We simply, as the working class, cannot continue on the hamster wheel of fighting contract to contract. Once the SAG and WGA strikes resolve, it will be at least three years before they can negotiate a new one. That’s three years for the bosses to find new ways to exploit workers, new ways to use technology to eliminate workers, and new ways to weaken the working class solidarity that the SAG and WGA strike express. The bosses know that the struggle between them and their workers never stops, and we should too. In this spirit, we as a working class need to begin to organize ourselves across industries and geographic locations to build an organization that can unit our struggles and fight for them collectively with our full firepower.
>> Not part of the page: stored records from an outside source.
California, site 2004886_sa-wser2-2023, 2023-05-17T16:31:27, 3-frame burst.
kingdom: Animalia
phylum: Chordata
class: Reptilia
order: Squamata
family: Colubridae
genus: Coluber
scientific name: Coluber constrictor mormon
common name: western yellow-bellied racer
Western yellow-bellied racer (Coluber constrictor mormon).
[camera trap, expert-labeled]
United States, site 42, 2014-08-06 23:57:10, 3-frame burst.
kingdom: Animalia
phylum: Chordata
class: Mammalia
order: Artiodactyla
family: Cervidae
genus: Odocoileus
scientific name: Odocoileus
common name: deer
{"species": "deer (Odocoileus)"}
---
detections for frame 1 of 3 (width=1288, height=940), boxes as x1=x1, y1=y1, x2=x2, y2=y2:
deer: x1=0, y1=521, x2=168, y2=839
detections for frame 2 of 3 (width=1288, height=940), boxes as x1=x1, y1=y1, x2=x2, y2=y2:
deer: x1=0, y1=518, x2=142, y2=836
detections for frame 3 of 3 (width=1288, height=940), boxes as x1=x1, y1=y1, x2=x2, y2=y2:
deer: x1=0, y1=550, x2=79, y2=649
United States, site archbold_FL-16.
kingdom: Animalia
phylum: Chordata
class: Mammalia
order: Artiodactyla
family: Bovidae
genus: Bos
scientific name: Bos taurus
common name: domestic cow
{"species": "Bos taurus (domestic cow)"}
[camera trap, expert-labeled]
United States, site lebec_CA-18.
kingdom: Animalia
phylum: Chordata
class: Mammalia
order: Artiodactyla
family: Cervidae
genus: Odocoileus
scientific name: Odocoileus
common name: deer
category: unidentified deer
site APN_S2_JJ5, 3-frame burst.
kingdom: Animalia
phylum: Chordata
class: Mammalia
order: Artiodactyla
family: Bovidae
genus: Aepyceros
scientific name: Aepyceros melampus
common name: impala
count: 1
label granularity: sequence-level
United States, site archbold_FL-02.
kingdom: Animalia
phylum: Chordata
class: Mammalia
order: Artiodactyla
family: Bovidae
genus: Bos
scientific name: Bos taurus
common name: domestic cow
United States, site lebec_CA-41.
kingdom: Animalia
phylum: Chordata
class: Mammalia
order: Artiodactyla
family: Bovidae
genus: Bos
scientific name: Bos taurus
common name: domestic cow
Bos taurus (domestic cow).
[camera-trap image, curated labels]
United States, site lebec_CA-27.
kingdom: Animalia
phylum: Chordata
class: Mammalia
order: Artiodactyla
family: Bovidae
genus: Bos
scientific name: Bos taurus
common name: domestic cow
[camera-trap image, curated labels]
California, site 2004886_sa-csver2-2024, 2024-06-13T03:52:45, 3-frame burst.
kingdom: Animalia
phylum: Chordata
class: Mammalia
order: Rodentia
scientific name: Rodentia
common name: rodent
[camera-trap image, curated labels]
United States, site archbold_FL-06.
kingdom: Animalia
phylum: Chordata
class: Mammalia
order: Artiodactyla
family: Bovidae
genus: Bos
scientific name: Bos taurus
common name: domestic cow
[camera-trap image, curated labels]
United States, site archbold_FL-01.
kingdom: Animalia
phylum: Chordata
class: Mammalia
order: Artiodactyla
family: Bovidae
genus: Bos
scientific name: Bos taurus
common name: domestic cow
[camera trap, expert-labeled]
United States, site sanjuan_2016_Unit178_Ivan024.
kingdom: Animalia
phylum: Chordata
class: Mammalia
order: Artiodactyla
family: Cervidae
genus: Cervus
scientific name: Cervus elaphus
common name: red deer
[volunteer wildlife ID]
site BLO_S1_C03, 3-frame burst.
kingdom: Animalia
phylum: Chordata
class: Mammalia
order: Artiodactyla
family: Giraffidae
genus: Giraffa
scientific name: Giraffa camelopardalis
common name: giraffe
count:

This organization can join together the striking workers in Hollywood with the UPS Teamsters who are preparing for a strike, the young workers organizing unions across the country, the activists taking up the fight for abortion and trans rights, the higher education workers who have struck across the country, and the millions of people who are beginning to question capitalism as a system. Organizing all of these different struggles together allows for us to intervene in each of these struggles — from the fight against exploitation in the workplace to the fight against the far-right — with all of our power, rather than the scattered way we fight now, with each sector taking up their own fight with their own forces. This organization of the working class and oppressed can unite these struggles and push them further to not just fight for better conditions in the here-and-now but to actually bring down the system that got us here. We can use our combined power to fight the capitalist system itself and raise the banner for a better, socialist world where all can have what they need, free from capitalist exploitation and oppression. This organization — a working class party that fights for socialism — is the way to continue and deepen the inspiring solidarity we have seen in the entertainment industry.
There is clearly a fighting spirit in the labor movement and that fighting spirit must have a strategy with which to actually win that fight. Again, the bosses know that they are in a constant struggle against their workers, they know that keeping us disparate and disorganized is the way to keep themselves safe. They are afraid of us and our power. So we need to, as workers and the oppressed, take heart from the SAG and WGA strikes and push it further, organize ourselves, and fight for a better world than this one.